### Aim of the exercise
Reproduce the part of the comics essay below from "The Couriers, by" to "but never seen.", word for word.

Channel Zero's main character, Jennie 2.5, is a "console cowboy", a hacker, in the tradition of Neuromancer's Case. She also fights against a powerful and faceless figure of authority, in this case a malevolent United States government (personified by a man shrouded in shadows in an empty room) that has passed The Clean Act, the result being "ultra-paranoid Christian extremist parents" taking control of all media and censoring any free expression (Wood 1). Channel Zero, however, settles for skeptical obfuscation. Jennie 2.5, by the end of Channel Zero, has accepted that she is "too old and too well known…to fight both the government and [her] own horribly twisted public image" (Wood 143). She leaves the task to the next generation, "the young and stupid ones," without a word of guidance or helping hand (143). The self-disgust is obvious on Wood's part, as Jennie 2.5's pedantic tone disguises hollow submission.

Couriers

The Couriers, by comparison, adopts a more self-mocking tone. Moustafa and Special are rollerblading couriers, but "they won't take every job offered them," never anything that violates their broad personal ethics (Wood and G. 27). When they are tasked with transporting a young Chinese girl to her family, they find themselves caught up in direct conflict with The General, a madman who is after the little girl. This informs the running theme of personal choice. At the core of Moustafa and Special's ethics is an edict to never usurp free will. Any figure of authority, most prominently The General, is mocked as antiquated or inadequate, with even his own men musing, "Central command was right. He has gone mad" (60). In fact, the authority in this near future is so ineffective as to be non-existent, with police and government only mentioned in passing but never seen.

### Information provided
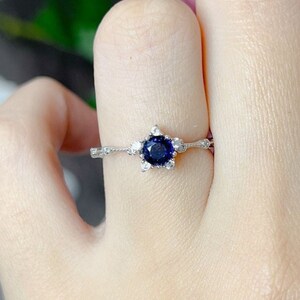 Tanzanite Ring Special gift For Love Engagement Ring Solitaire Ring 925sterling Silver Ring Bridal Wedding Ring Personalized Gift For Her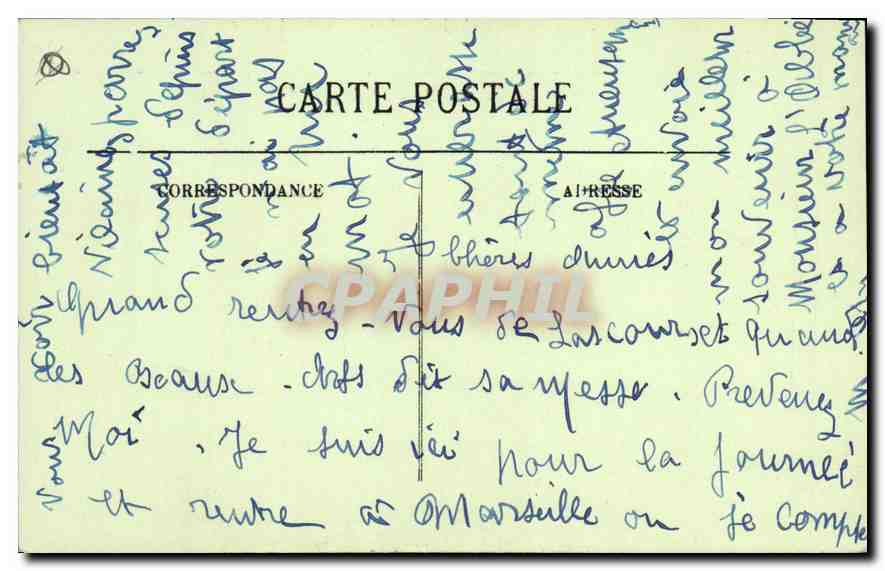 CPA Aix en Provence Portail de St Sauveur XV siecle  — Rückseite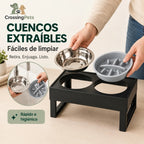 Cuencos extraíbles y limpieza del comedero — CrossingPets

### Task output
The Couriers, by comparison, adopts a more self-mocking tone. Moustafa and Special are rollerblading couriers, but "they won't take every job offered them," never anything that violates their broad personal ethics (Wood and G. 27). When they are tasked with transporting a young Chinese girl to her family, they find themselves caught up in direct conflict with The General, a madman who is after the little girl. This informs the running theme of personal choice. At the core of Moustafa and Special's ethics is an edict to never usurp free will. Any figure of authority, most prominently The General, is mocked as antiquated or inadequate, with even his own men musing, "Central command was right. He has gone mad" (60). In fact, the authority in this near future is so ineffective as to be non-existent, with police and government only mentioned in passing but never seen.